Na passada semana, numa feliz organização das Cáritas Portuguesa e da Brasileira e da Universidade Católica -Casa Comum, pudemos assistir às interessantes iniciativas para promover a “Economia Popular Solidária”, que é um passo muito mais à frente, talvez em direção à Carta da Terra, que ao que chamamos “Economia Solidária ou do Terceiro Setor”, em Portugal. A promoção da economia popular solidária consiste no apoio a pequenos produtores, sejam alimentares, de vestuário ou outros, cuja organização tem base neles próprios, e a realização de feiras onde os produtos podem ser vendidos a preço justo. Segundo o testemunho de uma irmã brasileira, este tipo de economia opõe-se ao neoliberalismo e a todos os tipos de economia de que o neoliberalismo se tem apoderado, tentando ser uma verdadeira alternativa ao sistema capitalista. A economia popular solidária parte dos próprios produtores, em autogestão, a sua criação ou fabrico, até à sua venda. A Igreja e a Cáritas brasileira, dão o seu apoio, principalmente ao nível da organização das feiras e, curiosamente, diz, à espiritualidade de todo o sistema, porque ele precisa disso.
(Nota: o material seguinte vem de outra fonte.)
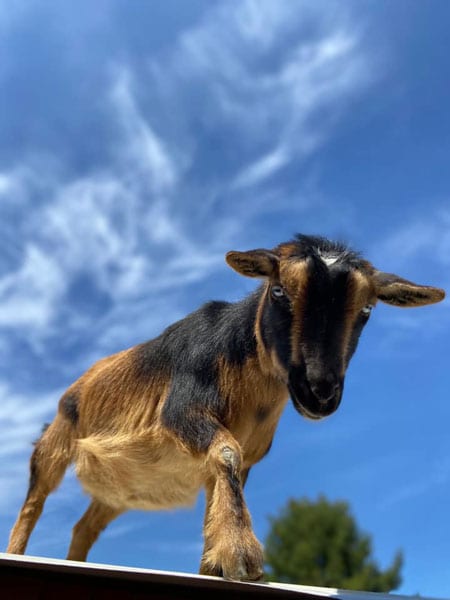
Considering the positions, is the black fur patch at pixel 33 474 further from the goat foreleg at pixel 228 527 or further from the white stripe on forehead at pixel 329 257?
the white stripe on forehead at pixel 329 257

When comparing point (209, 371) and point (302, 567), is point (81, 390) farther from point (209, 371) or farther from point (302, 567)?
point (302, 567)

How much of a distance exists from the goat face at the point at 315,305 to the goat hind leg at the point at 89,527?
10.6ft

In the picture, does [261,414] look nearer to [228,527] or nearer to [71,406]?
[228,527]

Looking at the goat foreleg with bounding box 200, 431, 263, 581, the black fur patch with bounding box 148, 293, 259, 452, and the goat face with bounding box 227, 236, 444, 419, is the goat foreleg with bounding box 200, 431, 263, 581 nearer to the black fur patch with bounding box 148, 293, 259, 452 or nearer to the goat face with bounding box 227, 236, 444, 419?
the black fur patch with bounding box 148, 293, 259, 452

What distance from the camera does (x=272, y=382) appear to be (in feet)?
19.4

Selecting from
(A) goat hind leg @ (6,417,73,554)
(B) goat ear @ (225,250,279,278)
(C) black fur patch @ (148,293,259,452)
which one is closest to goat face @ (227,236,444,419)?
(B) goat ear @ (225,250,279,278)

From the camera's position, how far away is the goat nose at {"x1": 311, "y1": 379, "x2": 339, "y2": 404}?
15.9 ft

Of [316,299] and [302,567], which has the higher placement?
[302,567]

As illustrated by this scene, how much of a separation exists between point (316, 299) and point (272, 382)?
1.03 metres

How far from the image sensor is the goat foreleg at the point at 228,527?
4.42m

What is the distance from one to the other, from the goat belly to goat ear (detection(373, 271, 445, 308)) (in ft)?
6.59

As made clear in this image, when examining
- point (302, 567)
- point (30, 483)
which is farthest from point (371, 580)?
point (30, 483)

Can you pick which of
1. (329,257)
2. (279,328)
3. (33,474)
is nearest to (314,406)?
(279,328)

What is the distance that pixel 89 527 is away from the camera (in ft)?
25.5
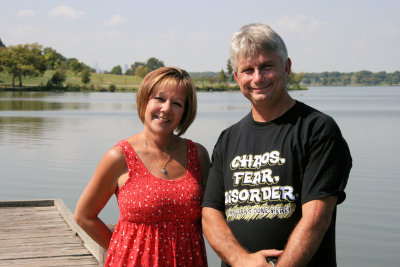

Em Portugal existem várias organizações de economia social ou economia do terceiro setor, ou, até, comunitária, mas dependente, sempre, do setor privado ou estatal, ambos neoliberais. Embora afirmando-se como um modelo económico determinante para a erradicação da pobreza e exclusão social tem-se desenvolvido, muito porque o estado não tem dado resposta aos extremos clamores de quem já não tem nada. Representarão à volta dos 4% de empresas portuguesas e 4% do emprego.

Existem diferenças acentuadas entre o modelo brasileiro e o português, se ambos visam o servir, o primeiro é autogestionário, mas o segundo não o é, por muitas voltas que dermos. No nosso país constitui um baluarte forte, principalmente em IPSS pertencentes a várias tradições cristãs, e são de apoiar. A necessidade, porém, de uma evolução caraterizadora da criação dos pequenos agricultores, de microempresas, que espelhem uma organização partida das bases, é premente e necessária. À Igreja, cujas IPSS, estão centradas mais nos jardins de infância ou de velhice, compete unicamente fomentar e dar visibilidade à economia popular solidária, e, como disse, a irmã brasileira, dar apoio espiritual. Nunca nos podemos esquecer que não é bem verdade, em vez de dar o peixe, dar a cana e ensinar a pecar; é preciso dar o peixe, dar a cana, ensinar a pescar, e dizer qual o rio onde se pesca, e depois retirar. À Igreja compete o acompanhamento sua espiritualidade do serviço de diaconia, afinal evangelizar e ser evangelizada.